Normally this blog is reserved for 70s and 80s television, but when an opportunity arose to watch Tommy Wiseau’s “sitcom” The Neighbors, I took it, figuring that, while it would be undoubtedly terrible, it would also be harmlessly amusing, and make for an entertaining post here.

Reader, I think it broke me.

Allow me an explanation: while I don’t spend nearly as much time as I used to indulging in bad movies, I do enjoy The Room. If you haven’t seen The Room by now, it’s probably not your thing anyway, and that’s okay. I was a latecomer, and I’ve only seen it at audience participation theater screenings, which seems to be the optimal setting. I would never watch it at home by myself, because in addition to being ineptly written, directed, filmed, edited, and acted, it’s also boring, as most movies about love triangles are. In an audience setting, though, with people dressed up like the characters, throwing plastic spoons, and clapping along to the R&B slow jam played during the interminable sex scenes, it’s a lot of fun. Hey, you have your pleasures, and I have mine, no shame.

Greg Sestero, Wiseau’s one time best friend and co-star, wrote a book about the making ofThe Room that was both entertaining and a little unsettling. I say unsettling because by the time we reach the end of the book, we don’t really know anything more about Wiseau than we did at the beginning. That’s not due to any lack of insight on Sestero’s part—it seems like he revealed as much as he actually knew about Wiseau himself, which proved to be very little. All that can be gleaned about him is that he’s not fooling anyone with that accent into thinking he was born in the US, as he continuously claims, he funded The Room by selling irregular jeans and dealing in real estate (not to mention probably shilling horny old ladies for cash, like a greasy, charmless Max Bialystock), and he evidently really does believe he’s a tremendously talented filmmaker and actor.

Interviews with him shed no insight as to whether or not he gets that people love The Room because it’s awful, or in spite of it. More than a decade into The Room becoming an odd pop culture touchstone, Tommy Wiseau still comes off as a creepy cipher, and the suggestion that he may have simply fell to Earth one day from a planet somewhere west of Jupiter doesn’t seem so odd.

- GIVEN ENTRIES
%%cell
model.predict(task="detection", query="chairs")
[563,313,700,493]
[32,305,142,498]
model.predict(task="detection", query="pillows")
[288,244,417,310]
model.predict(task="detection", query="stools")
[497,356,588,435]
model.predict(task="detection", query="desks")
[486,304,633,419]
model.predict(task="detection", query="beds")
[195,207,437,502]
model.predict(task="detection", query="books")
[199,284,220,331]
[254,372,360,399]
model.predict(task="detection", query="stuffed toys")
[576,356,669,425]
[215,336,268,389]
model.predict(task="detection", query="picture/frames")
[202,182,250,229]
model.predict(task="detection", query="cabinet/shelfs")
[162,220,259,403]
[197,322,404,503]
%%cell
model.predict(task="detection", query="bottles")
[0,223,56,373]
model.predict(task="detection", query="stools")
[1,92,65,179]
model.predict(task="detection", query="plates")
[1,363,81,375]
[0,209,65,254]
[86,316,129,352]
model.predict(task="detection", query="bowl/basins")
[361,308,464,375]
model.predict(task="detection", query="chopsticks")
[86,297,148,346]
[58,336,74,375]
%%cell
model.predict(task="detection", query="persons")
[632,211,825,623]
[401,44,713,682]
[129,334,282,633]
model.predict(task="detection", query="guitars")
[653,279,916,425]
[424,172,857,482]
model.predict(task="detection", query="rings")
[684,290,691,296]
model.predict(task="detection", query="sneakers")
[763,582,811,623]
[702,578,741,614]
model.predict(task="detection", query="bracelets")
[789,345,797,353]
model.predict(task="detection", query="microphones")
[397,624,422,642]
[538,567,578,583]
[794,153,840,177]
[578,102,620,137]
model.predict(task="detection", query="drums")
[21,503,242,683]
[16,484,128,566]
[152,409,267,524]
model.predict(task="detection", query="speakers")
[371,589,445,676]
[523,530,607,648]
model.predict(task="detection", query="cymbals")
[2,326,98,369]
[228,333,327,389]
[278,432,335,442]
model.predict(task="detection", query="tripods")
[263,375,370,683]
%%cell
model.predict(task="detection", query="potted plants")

- TASKS AND EXERCISES
1: Repeat the blog post on Tommy Wiseau between "Normally this blog" and "entertaining post here.", inclusive.
2: Answer these questions from the blog post on Tommy Wiseau:
(a) What television is the blog normally reserved for?
(b) In what setting has the writer seen The Room?
(c) How did Wiseau fund The Room?
3: Extend the blog post on Tommy Wiseau, picking up after its final sentence.

- OUTPUTS
1:
Normally this blog is reserved for 70s and 80s television, but when an opportunity arose to watch Tommy Wiseau’s “sitcom” The Neighbors, I took it, figuring that, while it would be undoubtedly terrible, it would also be harmlessly amusing, and make for an entertaining post here.

2:
(a) 70s and 80s television.
(b) Only at audience participation theater screenings.
(c) By selling irregular jeans and dealing in real estate.

3:
One thing is certain, though: Wiseau still has much to offer to the entertainment industry. Not content to be famous for doing nothing, like his compatriots Snooki, Mama June, and Kate Gosselin, he’s long promised numerous followups to his original masterpiece, including a vampire movie, a drama about housing foreclosures, and The Neighbors, a sitcom that is, according to press material, “a fresh and humorous look at human behavior through different points of view. This cocktail of characters always guarantees plenty of surprises. The demographic is all inclusive.”

In various interviews, Wiseau claimed to be making a deal for The Neighbors with Adult Swim, then something called Comedy TV, then several different networks. What were initially supposed to be twelve completed episodes jumped up to twenty, then down to ten. Only four have been made available on Hulu, in such esteemed company as Tattoo Nightmares and aTwilight ripoff called Breaking Wind.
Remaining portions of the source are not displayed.